BİR DÖNEMİN SOLCULARI
Devir 1940’lı yıllar. İkinci Dünya Savaşı sonrası. Dünya iki kutuba bölüştürülmüş. Doğu ve Batı. Biz de Batı bloku içerisinde yer almak istitoruz. Bu arada Türk aydınlarının arasında önemli bir konu hep yazılıp çiziliyor: Türkiye’nin geri kalmışlığı. Bu konu o kadar tartışılmış ki o dönemin aydınları arasında, yığınla yayın çıkmış ortaya.
Türk aydınlarının yüzü o dönemde hep Batı’ya dönük olduğu için; Avrupa’da esen fikirlere göre içeride fikir beyan edip, makale ve kitaplar yazıyorlar. O yıllarda da iki kavram aydınlarımız arasında çok revaçta; Marks ve ATÜT (Asya Tipi Üretim Tarzı). İki kelime de aynı ismin imzasını taşıyor.
Doğu-avrupa’da Osmanlı toplum yapısı başlangıçta Marks’ın feodal toplum teorisine göre yorumlandığından, bizdeki aydınlar da hep aynı çizgiyi takip etmişlerdir. Gerçi kısa bir süre sonra ATÜT’çü yazarlar Osmanlı toplumunda feodalizmin olmadığını fark ederek ifadelerini ılımlılaştırmışlardı ama artık sol ideoloji onların çoğu için vazgeçilmez bir tutku olmuştu. Elbette bunda birçok da faydaları vardı bu yazar ve çizerlerin. Zira yazdıkları her türlü eserleri “Komünizm” çemberindeki ülkelerde hemen tercüme ediliyor ve bu işten de hem haz, hem de gelir alıyorlardı. Çok sıradan yazarların dahi kitaplarının o ülke dillerine tercüme edildiğini görmek, ne demek istediğimizi iyi anlatır.
Zaten dönemin aydınları tarafından yazılan kitaplara baktığımız zaman; Osmanlı ekonomisinin karekterlerinin tarihi verilere uygun tarzda ele alınmayıp daha çok olayları “teoriye uydurma” şeklinde ele alındığını rahatlıkla görebiliyoruz. Aslında Osmanlı ve çağdaşı olan ülkelerin çoğunun tarım toplumu olduğunu gözden uzak tutmamak gerekir. Dünyada bu işleyişin dışına çıkma yöntemleri 18. yüzyılla başlar. Dünya iktisat tarihi nasıl “sanayi devriminden önce” ve “sanayi devriminden sonra” diye iki bölümde inceleniyor veya tarım toplumları ve sanayi toplumları diye kategorize ediliyorsa, Osmanlı iktisat tarihi de esas itibariyle 18. Asırdan önce ve 18. Asırdan sonra diye iki bölümde incelenebilir. Tarım toplumu sistemlerini bu gün işletemezsiniz, çünkü o sistem tarım toplumuna özgüydü. Şimdi yeni şeyler söyleme zamanıdır.

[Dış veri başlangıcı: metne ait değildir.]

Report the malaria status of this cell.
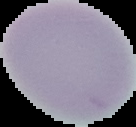
Uninfected.

{
  "preparation": "thin blood film",
  "image_type": "cell region segmented out of the field of view; surrounding area masked to black",
  "image_size": "136×127 pixels"
}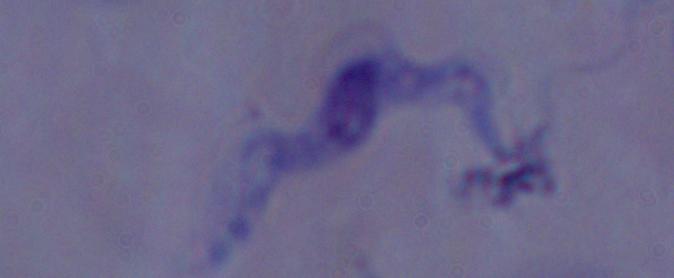
A trypanosome is shown. Micrograph. 1000x magnification.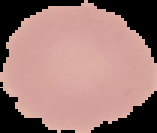
Summary:
  - Image type: segmented cell region with the area outside set to black
  - Result: negative for malaria parasites
  - Image size: 157×133 pixels
  - Preparation: thin blood film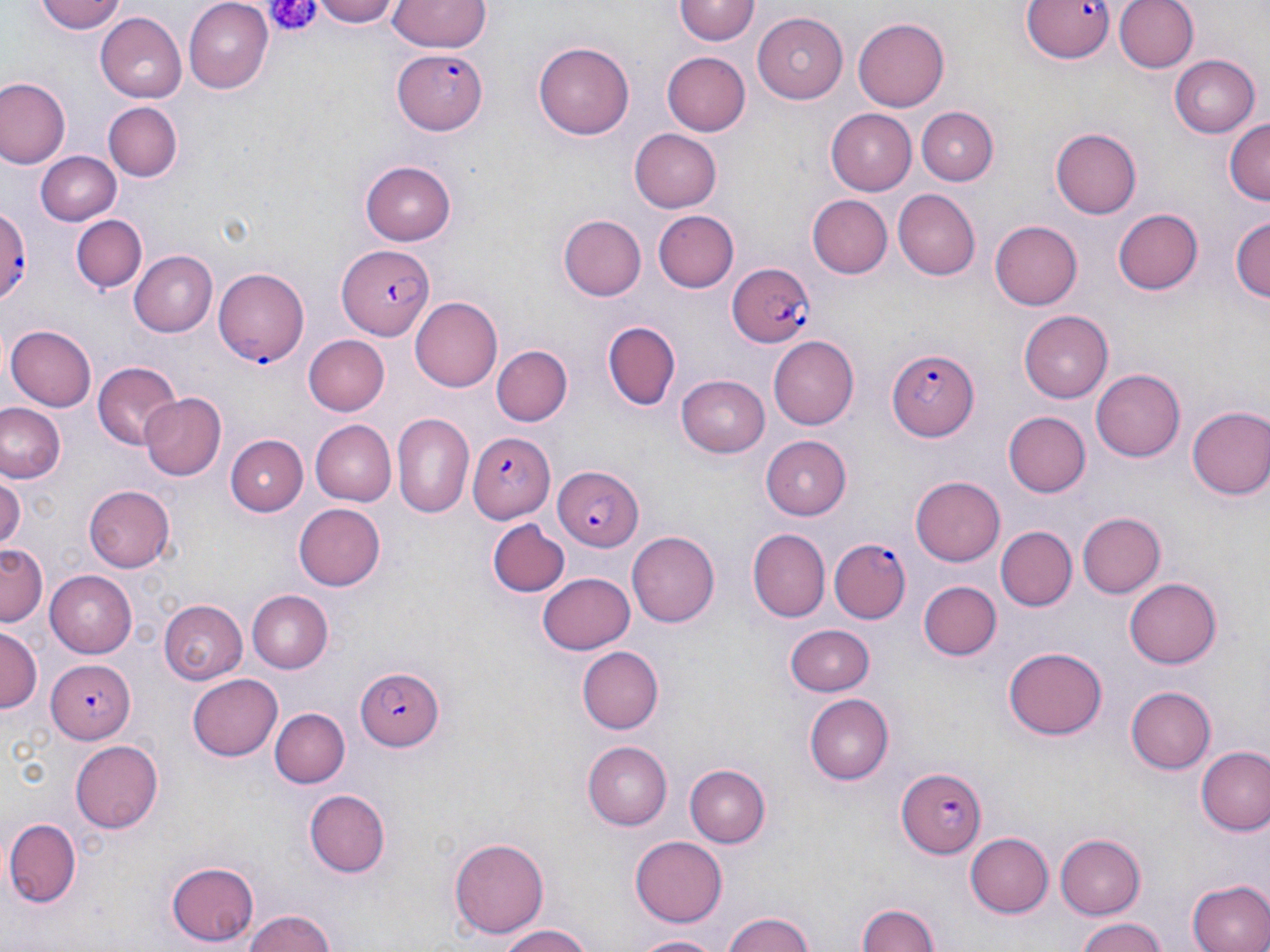 Approximate bounding boxes as named x1/y1/x2/y2 corners in pixels. Platelet locations: (x1=261, y1=1, x2=319, y2=41). Uninfected red blood cell locations: (x1=35, y1=0, x2=127, y2=34), (x1=183, y1=0, x2=273, y2=90), (x1=313, y1=0, x2=403, y2=26), (x1=387, y1=0, x2=489, y2=52), (x1=1113, y1=0, x2=1195, y2=73), (x1=675, y1=1, x2=759, y2=46), (x1=97, y1=12, x2=187, y2=102), (x1=753, y1=12, x2=847, y2=103), (x1=854, y1=19, x2=950, y2=112), (x1=534, y1=41, x2=635, y2=139), (x1=661, y1=51, x2=749, y2=135), (x1=1168, y1=54, x2=1259, y2=137), (x1=0, y1=79, x2=69, y2=168), (x1=104, y1=102, x2=181, y2=180), (x1=917, y1=106, x2=997, y2=184), (x1=826, y1=108, x2=916, y2=194), (x1=1224, y1=118, x2=1270, y2=206), (x1=628, y1=128, x2=721, y2=213), (x1=1051, y1=129, x2=1141, y2=217), (x1=36, y1=151, x2=122, y2=227), (x1=360, y1=161, x2=457, y2=245), (x1=893, y1=189, x2=981, y2=279), (x1=806, y1=193, x2=891, y2=276), (x1=1113, y1=208, x2=1204, y2=295), (x1=653, y1=209, x2=740, y2=293), (x1=72, y1=215, x2=147, y2=295), (x1=559, y1=216, x2=645, y2=301), (x1=1230, y1=217, x2=1268, y2=307), (x1=990, y1=220, x2=1082, y2=310), (x1=131, y1=250, x2=217, y2=338), (x1=409, y1=297, x2=501, y2=392), (x1=1022, y1=309, x2=1116, y2=402), (x1=601, y1=320, x2=680, y2=410), (x1=5, y1=324, x2=97, y2=411), (x1=300, y1=334, x2=389, y2=416), (x1=770, y1=337, x2=860, y2=428), (x1=492, y1=346, x2=573, y2=426), (x1=93, y1=362, x2=184, y2=451), (x1=1090, y1=368, x2=1185, y2=461), (x1=677, y1=374, x2=771, y2=457), (x1=138, y1=392, x2=226, y2=481), (x1=0, y1=403, x2=66, y2=484), (x1=1187, y1=405, x2=1270, y2=501), (x1=1004, y1=412, x2=1092, y2=497), (x1=392, y1=413, x2=473, y2=519), (x1=312, y1=420, x2=395, y2=504), (x1=226, y1=434, x2=308, y2=516), (x1=762, y1=434, x2=853, y2=520), (x1=0, y1=474, x2=24, y2=551), (x1=911, y1=476, x2=1005, y2=566), (x1=84, y1=486, x2=175, y2=573), (x1=295, y1=504, x2=386, y2=590), (x1=1076, y1=512, x2=1163, y2=598), (x1=489, y1=522, x2=570, y2=598), (x1=996, y1=526, x2=1077, y2=611), (x1=747, y1=528, x2=830, y2=621), (x1=628, y1=530, x2=720, y2=626), (x1=1, y1=543, x2=45, y2=627), (x1=44, y1=571, x2=138, y2=656), (x1=538, y1=572, x2=633, y2=654), (x1=1124, y1=578, x2=1222, y2=668), (x1=918, y1=580, x2=1000, y2=660), (x1=247, y1=590, x2=333, y2=672), (x1=159, y1=599, x2=247, y2=682), (x1=786, y1=622, x2=876, y2=695), (x1=1, y1=628, x2=40, y2=711), (x1=1003, y1=645, x2=1107, y2=740), (x1=579, y1=646, x2=663, y2=734), (x1=188, y1=675, x2=283, y2=762), (x1=1127, y1=684, x2=1217, y2=775), (x1=804, y1=694, x2=894, y2=785), (x1=270, y1=708, x2=349, y2=787), (x1=70, y1=739, x2=163, y2=833), (x1=582, y1=741, x2=671, y2=829), (x1=1194, y1=746, x2=1269, y2=836), (x1=684, y1=763, x2=771, y2=848), (x1=304, y1=789, x2=389, y2=878), (x1=3, y1=820, x2=83, y2=906), (x1=964, y1=833, x2=1053, y2=916), (x1=1057, y1=833, x2=1147, y2=918), (x1=450, y1=835, x2=548, y2=936), (x1=630, y1=836, x2=726, y2=926), (x1=166, y1=861, x2=258, y2=947), (x1=1186, y1=879, x2=1270, y2=952), (x1=854, y1=902, x2=944, y2=952), (x1=238, y1=907, x2=341, y2=952), (x1=720, y1=912, x2=821, y2=952), (x1=1073, y1=917, x2=1169, y2=952), (x1=494, y1=922, x2=598, y2=952), (x1=632, y1=933, x2=725, y2=951). Plasmodium falciparum-infected red blood cell locations: (x1=1020, y1=0, x2=1116, y2=65), (x1=393, y1=48, x2=488, y2=135), (x1=0, y1=206, x2=34, y2=300), (x1=339, y1=247, x2=434, y2=338), (x1=725, y1=264, x2=817, y2=349), (x1=215, y1=268, x2=309, y2=366), (x1=885, y1=349, x2=976, y2=440), (x1=470, y1=430, x2=556, y2=525), (x1=551, y1=465, x2=643, y2=551), (x1=828, y1=537, x2=909, y2=623), (x1=44, y1=658, x2=134, y2=742), (x1=355, y1=668, x2=444, y2=751), (x1=896, y1=767, x2=989, y2=856). Slide-level diagnosis: Plasmodium falciparum. Image is 1270×952 pixels. 1000x magnification. Optical microscopy. One field of a larger specimen. Thin blood film. May-Grünwald-Giemsa stain.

Dönemin aydınları; Osmanlı toprağının tamamen devlete ait olması ile vatandaşlarının üretim, ticaret ve alım-satımlarının üzerindeki devlet denetlemeciliğinin “miri sistemle, tımar sistemi ve ahilik sistemi” ile izahını illede dindışı yapmak istediklerinden devamlı yanlışa düşmekten kurtulamamışlardır. Halbuki aynı ekolün günümüzdeki uzantıları da şimdilerde “neden devletin sahiplik ve denetimi” yetersiz diye bağırıyorlar. Çünkü dertleri rasyonal bir toplum düzeninden ziyade Maarksizm’le akrabalık bağları kuvvetli olan “ideolojik devlet” özlemi üzerine kurulu.
Planlı kalkınma dönemi olarak başlayan 1960 sonrasının gerek resmi gerekse sivil yazılımlarına baktığımız zaman da hep aynı yanlışlığı görebiliyoruz. Çok namlı isimlerden örnekler vermek mümkün ama o çalışmalara, gönlünü sadece ideolojilere açmış insanların samimi eserleri olarak baktığımızdan bu yola girmiyorum. Bunların çoğu söylediklerinde belki samimi ama ideolojilerin insan düşüncesinin önünü tıkayan en büyük tıkaçlar olduğunu demek ki fark edememişler. Tek yönlü okuma ve ideolojik düşünme!
Türkiye’de “sol” nasıl oluştu ve gelişti konusunu düşünürken bu yakın geçmiş aydınlarının tutumlarını ve tutumlarındaki sebepleri iyi görmek gerekir.
O günün solcuları ile onların takipçileri şimdilerde birer “kapitalist” oldular. Başlangıç düğmesini yine yanlış düğümlediler.